◆ Source excerpt
————————
Archive for the ‘Développement’ Category

PHP: checking links validity using multi-thread processes

janvier 12th, 2012

I recently came to a situation where I had to check 1800 links validity. No chance to do it manually. I decided to write some PHP code to check these URLs using the PHP get_headers function. Checking an URL seems easy but it takes a tiny amount of time to process because it calls distant resources: DNS lookup, connection time, download time… for each request. Using a simple « while » PHP function, you may come across three issues:

  1. it may be very long to complete and it’s not always possible to increase the PHP maximum execution time
  2. the display: your web page will be blank for quite a long time until enough data is processed. Of course you may play with the buffer handler but still!
  3. the process: as PHP is not a multi-threaded language out of the box, it will check one link by one. Much longer…

Therefore, I developed a very simple peace of code to solve these issues. As it is working quite softly, I decided to share it with you.
Read the rest of this entry »

Tags: , , , , , , ,
Posted in Développement, Technologies | Comments (0)

PHP: How to extract attachments from email

janvier 4th, 2012

[EDIT 2013-01-14] the following code has been modified. There was a bug that would prevent some very particular attachments to be saved. Thanks to Byron for alerting me. Also attachments are now exported into a directory.

I’ve been busy working on a piece of code whose role is to extract all attachments from emails using PHP and IMAP. It is not really simple so here’s a recursive function doing that work:

<?php

// SETTINGS
$server		= '{imap.vidax.net:993/imap/ssl}INBOX';
$username	= 'test@vidax.net';
$password	= 'test';
$export_dir	= '/home/axel/test/'; # final slash is required
// END SETTINGS

$mbox = imap_open($server, $username, $password) or die('Unable to login');

// Getting all emails
if ($headers = imap_headers($mbox)) {
	$i = 0;
	foreach ($headers as $val) {
		$i ++;

		// Will return many infos about current email
		// Use var_dump($info) to check content
		$info	= imap_headerinfo($mbox, $i);
		$msgid	= trim($info->Msgno);

		// Gets the current email structure (including parts)
		// Use var_dump($structure) to check it out
		$structure = imap_fetchstructure($mbox, $msgid);

		// Getting attachments
		// Will return an array with all included files
		// Also works with inline attachments
		$attachments = get_attachments($structure);

		// You are now able to get attachments' raw content
		foreach ($attachments as $k => $at) {
			$filename = $export_dir.'id_'.$msgid.'_part_'.str_replace('.', '-', $at['part']).'_'.$at['filename'];
			$content = imap_fetchbody($mbox, $msgid, $at['part']);

			if ($content !== false && strlen($content) > 0 && $content != '') {
				switch ($at['encoding']) {
					case '3':
						$content = base64_decode($content);
					break;

					case '4':
						$content = quoted_printable_decode($content);
					break;
				}

				file_put_contents($filename, $content);
			}
		}
	}
}
// Shutting down
imap_close($mbox);

/**
* Gets all attachments
* Including inline images or such
* @author: Axel de Vignon
* @param $content: the email structure
* @param $part: not to be set, used for recursivity
* @return array(type, encoding, part, filename)
————————
◆ Exercise tasks
A - Reproduce the part of the PHP blog excerpt starting with "janvier 12th, 2012" and going on through "handler but still!".
B - In the PHP blog excerpt, which PHP function did the author choose for checking the URLs?

◆ Extracted data
————————
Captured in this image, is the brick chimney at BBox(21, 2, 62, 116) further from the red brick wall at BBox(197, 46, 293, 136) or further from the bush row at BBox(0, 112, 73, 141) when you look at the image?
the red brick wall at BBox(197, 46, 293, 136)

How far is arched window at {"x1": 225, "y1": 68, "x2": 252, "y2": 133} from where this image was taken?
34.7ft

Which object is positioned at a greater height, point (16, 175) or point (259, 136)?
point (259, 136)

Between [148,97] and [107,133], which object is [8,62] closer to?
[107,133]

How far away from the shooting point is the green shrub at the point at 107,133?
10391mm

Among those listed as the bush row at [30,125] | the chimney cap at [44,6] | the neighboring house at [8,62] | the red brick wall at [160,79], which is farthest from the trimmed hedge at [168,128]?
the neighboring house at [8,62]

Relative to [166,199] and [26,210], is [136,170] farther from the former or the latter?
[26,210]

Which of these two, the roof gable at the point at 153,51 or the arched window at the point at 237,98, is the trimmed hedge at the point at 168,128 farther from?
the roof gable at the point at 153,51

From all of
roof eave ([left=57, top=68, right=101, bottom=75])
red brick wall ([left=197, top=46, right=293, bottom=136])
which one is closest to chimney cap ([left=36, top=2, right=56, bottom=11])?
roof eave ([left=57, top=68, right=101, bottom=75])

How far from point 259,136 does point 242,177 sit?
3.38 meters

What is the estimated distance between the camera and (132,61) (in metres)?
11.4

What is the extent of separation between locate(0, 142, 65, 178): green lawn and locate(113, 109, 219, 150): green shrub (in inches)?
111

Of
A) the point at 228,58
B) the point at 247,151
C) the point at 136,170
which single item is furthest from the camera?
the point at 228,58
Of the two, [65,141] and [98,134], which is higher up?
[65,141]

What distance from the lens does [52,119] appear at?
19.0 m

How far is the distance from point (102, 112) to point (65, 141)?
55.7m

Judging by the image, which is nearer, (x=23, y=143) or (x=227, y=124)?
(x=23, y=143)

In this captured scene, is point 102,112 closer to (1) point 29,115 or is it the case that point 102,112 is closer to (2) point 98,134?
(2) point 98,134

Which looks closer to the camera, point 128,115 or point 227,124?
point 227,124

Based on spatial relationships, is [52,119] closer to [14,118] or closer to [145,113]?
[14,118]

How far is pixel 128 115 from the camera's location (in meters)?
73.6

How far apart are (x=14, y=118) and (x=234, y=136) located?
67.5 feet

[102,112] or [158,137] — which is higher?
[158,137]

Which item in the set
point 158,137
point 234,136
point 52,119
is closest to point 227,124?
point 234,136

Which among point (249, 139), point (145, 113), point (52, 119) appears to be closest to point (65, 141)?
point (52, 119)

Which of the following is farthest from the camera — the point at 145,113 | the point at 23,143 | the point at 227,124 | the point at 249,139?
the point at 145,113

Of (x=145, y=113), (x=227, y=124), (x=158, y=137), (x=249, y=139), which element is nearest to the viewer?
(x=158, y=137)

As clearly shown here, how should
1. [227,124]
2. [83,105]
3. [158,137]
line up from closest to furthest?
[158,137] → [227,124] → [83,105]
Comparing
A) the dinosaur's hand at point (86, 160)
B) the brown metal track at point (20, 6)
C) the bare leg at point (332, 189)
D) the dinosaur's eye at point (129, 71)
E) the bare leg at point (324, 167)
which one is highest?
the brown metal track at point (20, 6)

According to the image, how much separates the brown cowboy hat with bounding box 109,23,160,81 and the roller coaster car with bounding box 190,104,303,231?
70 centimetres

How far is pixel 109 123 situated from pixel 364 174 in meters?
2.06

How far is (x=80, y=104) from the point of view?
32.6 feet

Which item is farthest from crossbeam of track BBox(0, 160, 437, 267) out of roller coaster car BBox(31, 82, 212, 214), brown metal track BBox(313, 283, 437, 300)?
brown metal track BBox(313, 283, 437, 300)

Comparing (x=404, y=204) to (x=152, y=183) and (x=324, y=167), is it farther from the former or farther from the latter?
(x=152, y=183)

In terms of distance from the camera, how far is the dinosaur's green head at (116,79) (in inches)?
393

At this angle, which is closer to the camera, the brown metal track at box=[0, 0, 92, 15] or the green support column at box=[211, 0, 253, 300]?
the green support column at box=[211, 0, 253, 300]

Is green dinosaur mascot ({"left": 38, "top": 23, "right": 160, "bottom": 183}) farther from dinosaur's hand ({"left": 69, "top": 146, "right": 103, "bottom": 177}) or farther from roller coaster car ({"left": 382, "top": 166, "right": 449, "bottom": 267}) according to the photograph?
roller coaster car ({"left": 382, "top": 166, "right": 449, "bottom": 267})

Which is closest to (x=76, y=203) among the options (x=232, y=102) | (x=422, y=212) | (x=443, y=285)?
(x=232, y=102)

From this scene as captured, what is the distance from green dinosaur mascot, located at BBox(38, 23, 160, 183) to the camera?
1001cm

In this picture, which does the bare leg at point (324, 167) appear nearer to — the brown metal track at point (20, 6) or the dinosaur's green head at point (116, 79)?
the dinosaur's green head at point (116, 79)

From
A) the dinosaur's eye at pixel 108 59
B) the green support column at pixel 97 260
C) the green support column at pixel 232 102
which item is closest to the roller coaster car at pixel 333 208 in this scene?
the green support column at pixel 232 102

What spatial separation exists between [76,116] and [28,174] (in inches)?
————————
◆ Complete answers
A -
janvier 12th, 2012

I recently came to a situation where I had to check 1800 links validity. No chance to do it manually. I decided to write some PHP code to check these URLs using the PHP get_headers function. Checking an URL seems easy but it takes a tiny amount of time to process because it calls distant resources: DNS lookup, connection time, download time… for each request. Using a simple « while » PHP function, you may come across three issues:

  1. it may be very long to complete and it’s not always possible to increase the PHP maximum execution time
  2. the display: your web page will be blank for quite a long time until enough data is processed. Of course you may play with the buffer handler but still!

B - The get_headers function.